_Problem to work on:_
Please write out exactly the lines of the data below from the line holding "scientific name: Nanger granti" through the line holding "category: arvicolinae subfamily", and leave out the rest.

Source data START

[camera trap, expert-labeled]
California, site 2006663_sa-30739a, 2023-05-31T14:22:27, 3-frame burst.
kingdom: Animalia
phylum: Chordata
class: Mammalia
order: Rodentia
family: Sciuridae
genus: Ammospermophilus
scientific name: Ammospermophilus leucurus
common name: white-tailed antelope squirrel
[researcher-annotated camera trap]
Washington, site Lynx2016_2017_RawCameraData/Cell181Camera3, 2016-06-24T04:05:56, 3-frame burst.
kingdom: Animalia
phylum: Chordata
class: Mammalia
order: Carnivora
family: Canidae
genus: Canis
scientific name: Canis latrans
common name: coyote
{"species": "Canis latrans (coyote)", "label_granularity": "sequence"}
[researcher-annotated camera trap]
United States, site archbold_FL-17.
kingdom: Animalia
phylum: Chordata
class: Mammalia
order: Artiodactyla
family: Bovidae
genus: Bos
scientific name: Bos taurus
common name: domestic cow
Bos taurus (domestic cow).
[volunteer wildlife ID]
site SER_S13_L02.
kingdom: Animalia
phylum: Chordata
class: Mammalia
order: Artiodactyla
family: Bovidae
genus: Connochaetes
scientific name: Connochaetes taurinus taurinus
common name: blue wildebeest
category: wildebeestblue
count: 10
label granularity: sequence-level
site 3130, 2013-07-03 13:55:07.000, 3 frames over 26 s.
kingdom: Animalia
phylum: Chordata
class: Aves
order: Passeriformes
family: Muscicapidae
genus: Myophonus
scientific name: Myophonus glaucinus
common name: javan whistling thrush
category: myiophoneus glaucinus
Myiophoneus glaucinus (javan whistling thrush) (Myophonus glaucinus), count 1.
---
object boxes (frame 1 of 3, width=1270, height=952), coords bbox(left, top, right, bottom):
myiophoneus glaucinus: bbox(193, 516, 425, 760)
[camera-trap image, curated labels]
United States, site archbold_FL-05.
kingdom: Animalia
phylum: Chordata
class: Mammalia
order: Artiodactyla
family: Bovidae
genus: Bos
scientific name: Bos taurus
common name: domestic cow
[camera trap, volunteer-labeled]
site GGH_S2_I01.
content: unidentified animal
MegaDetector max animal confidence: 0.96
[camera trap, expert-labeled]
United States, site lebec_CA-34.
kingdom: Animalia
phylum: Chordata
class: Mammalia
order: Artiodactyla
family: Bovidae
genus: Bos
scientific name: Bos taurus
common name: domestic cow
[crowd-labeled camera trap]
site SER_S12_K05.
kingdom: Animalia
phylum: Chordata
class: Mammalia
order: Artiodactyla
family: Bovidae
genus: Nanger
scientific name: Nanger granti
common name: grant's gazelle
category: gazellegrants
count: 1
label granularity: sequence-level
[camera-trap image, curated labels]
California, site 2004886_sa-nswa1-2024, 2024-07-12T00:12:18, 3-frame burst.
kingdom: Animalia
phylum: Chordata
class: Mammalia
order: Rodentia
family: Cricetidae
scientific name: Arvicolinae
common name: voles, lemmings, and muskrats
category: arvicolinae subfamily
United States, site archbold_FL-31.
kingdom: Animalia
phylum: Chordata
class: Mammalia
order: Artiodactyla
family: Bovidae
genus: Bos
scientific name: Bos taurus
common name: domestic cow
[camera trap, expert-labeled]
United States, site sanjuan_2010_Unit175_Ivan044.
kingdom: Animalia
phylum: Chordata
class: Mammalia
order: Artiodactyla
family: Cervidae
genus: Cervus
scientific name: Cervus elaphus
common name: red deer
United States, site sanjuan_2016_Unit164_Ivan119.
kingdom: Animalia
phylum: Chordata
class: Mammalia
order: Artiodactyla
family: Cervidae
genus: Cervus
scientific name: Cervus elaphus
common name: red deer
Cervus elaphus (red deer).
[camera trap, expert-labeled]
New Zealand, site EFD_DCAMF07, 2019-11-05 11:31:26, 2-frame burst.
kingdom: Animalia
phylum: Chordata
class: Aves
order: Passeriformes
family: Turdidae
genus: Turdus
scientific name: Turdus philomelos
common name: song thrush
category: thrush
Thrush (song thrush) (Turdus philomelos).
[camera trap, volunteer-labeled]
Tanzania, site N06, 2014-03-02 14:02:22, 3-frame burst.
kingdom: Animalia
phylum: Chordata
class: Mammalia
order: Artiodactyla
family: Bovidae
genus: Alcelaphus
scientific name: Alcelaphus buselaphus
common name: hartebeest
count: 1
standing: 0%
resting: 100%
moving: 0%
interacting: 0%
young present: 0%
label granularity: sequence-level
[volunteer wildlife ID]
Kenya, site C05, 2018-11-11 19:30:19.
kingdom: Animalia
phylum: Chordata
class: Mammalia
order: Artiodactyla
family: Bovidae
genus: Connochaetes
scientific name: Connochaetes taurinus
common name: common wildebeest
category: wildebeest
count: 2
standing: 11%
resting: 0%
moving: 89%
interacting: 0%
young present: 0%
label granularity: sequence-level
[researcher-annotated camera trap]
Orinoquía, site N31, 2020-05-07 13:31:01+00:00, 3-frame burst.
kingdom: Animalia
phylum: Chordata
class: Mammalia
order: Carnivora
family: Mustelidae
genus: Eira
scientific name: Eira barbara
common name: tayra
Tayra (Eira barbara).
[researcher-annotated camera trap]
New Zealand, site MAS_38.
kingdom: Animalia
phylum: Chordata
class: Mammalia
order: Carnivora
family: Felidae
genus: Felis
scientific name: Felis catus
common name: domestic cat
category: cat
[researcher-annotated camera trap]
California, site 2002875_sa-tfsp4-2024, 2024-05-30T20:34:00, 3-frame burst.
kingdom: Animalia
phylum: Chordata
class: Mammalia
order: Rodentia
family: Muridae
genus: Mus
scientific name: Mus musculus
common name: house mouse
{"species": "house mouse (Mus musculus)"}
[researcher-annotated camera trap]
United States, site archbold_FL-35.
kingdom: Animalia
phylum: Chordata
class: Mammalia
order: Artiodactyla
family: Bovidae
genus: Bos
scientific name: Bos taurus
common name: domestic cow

Source data END

_Solved problem:_
scientific name: Nanger granti
common name: grant's gazelle
category: gazellegrants
count: 1
label granularity: sequence-level
[camera-trap image, curated labels]
California, site 2004886_sa-nswa1-2024, 2024-07-12T00:12:18, 3-frame burst.
kingdom: Animalia
phylum: Chordata
class: Mammalia
order: Rodentia
family: Cricetidae
scientific name: Arvicolinae
common name: voles, lemmings, and muskrats
category: arvicolinae subfamily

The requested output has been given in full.